Nouveaux mariés, Fritz et Wanda ne restent pas seuls bien longtemps. Sur l’ordre de la Grande Duchesse, le général en chef est prié de monter à cheval et d’aller au-devant de l’ennemi qui fait un retour offensif.
2e tableau : Le camp des soldats du Grand Duché
Le Prince Paul et la Grande Duchesse sont mariés depuis quelques instants lorsque Fritz revient en piteux état, le sabre
du papa de sa souveraine tout tordu. En fait, Puck l’a envoyé chez une dame qu’il « visite » régulièrement en l’absence du mari, n’ignorant pas que ce dernier commençait à avoir des soupçons. Fritz est tombé sur le mari qui, le prenant pour le galant de sa femme, l’a copieusement rossé. La Grande Duchesse est satisfaite. La conduite inqualifiable du général Fritz lui permet de le rétrograder. Il se retrouve simple fusilier comme avant. Elle accepte même sa démission de l’armée. Elle va pouvoir enfin disposer des honneurs en faveur du baron Grog qu’elle regarde avec de plus en plus de bienveillance ; en apprenant qu’il est marié et père de quatre enfants, elle a un moment de découragement. Se résignant enfin, elle rend grades et honneurs au général Boum et décide d’épouser Paul. Moralité : quand on ne peut avoir ce qu’on aime, il faut d’aimer ce qu’on a !

Jeu de données.
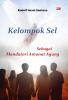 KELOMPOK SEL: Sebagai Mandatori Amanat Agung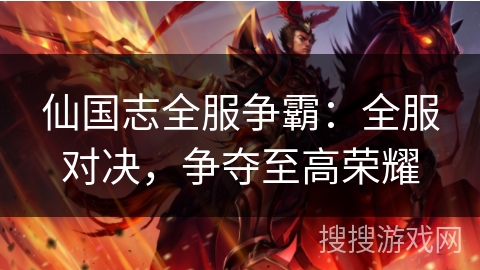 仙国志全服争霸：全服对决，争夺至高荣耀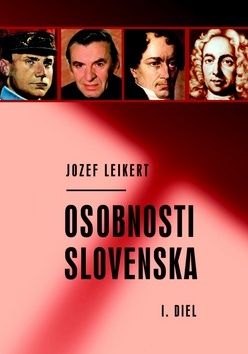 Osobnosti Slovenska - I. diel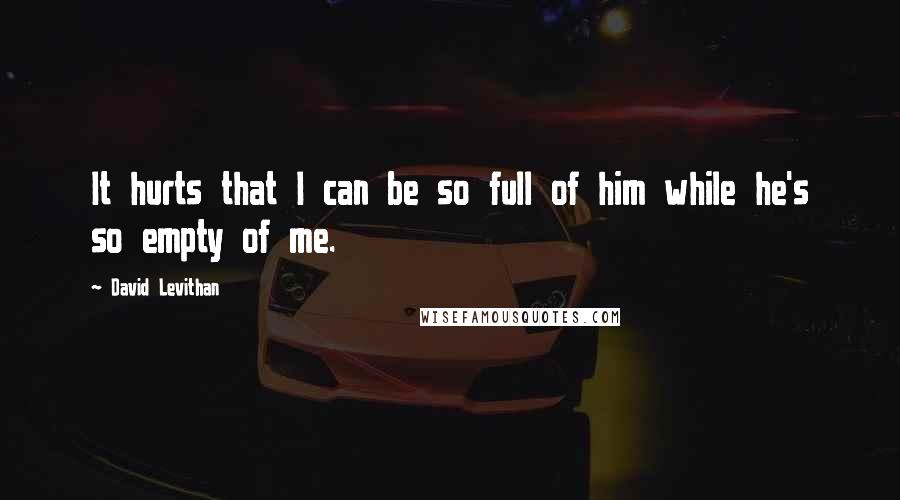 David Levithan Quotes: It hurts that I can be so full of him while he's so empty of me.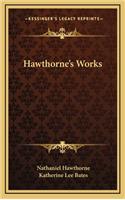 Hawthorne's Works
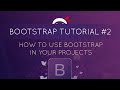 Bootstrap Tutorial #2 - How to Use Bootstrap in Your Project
...
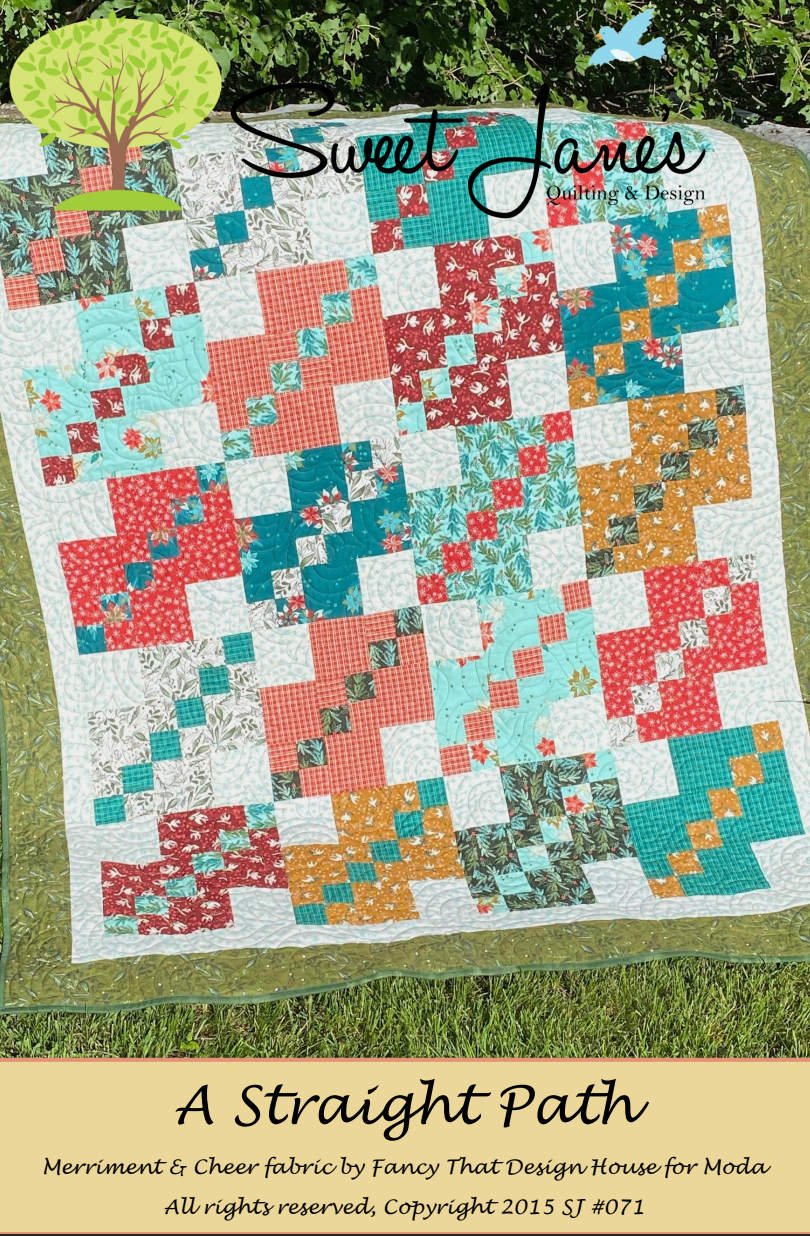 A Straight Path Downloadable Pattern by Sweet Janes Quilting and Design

Exercices à réaliser.
**1.** Mettez à jour le passage du résumé sur la Grande Duchesse qui s’ouvre sur les mots contenant « Nouveaux mariés, Fritz » et se ferme sur « un retour offensif. », en remplaçant « l’ennemi » par « l’adversaire ».
**2.** Rédigez la suite du résumé sur la Grande Duchesse, à partir de sa dernière phrase.

Réponses successives.
**1.**
Nouveaux mariés, Fritz et Wanda ne restent pas seuls bien longtemps. Sur l’ordre de la Grande Duchesse, le général en chef est prié de monter à cheval et d’aller au-devant de l’adversaire qui fait un retour offensif.

**2.**
— La partition
Acte I : Chœur « Chantons et buvons », puis Wanda et Fritz « Allez, jeunes filles, dansez et tournez », Couplets du général Boum « A cheval sur la discipline », Duo Wanda-Fritz « Au diable la consigne ! ; Rondeau de la Grande Duchesse « Ah ! que j’aime les militaires » ; Chanson du régiment (La Grande Duchesse et Fritz) ; Couplets du Prince Paul « Pour épouser une Princesse » ; Final I : Chœur des soldats, couplets de la Grande Duchesse « Voici le sabre de mon père », chœur fou, chœur général.
Acte II : Chœur « Enfin la guerre est terminée » ; Chœur « Après la victoire » ; rondeau de Fritz « En très bon ordre nous partîmes ; Rondeau de la Grande Duchesse « Voici ce qu’a dit mon amie » et duetto Fritz-La Grande Duchesse ; Ballade et trio « Max était soldat de fortune » (Boum, Puck, Paul) ; Reprise du chœur (final II)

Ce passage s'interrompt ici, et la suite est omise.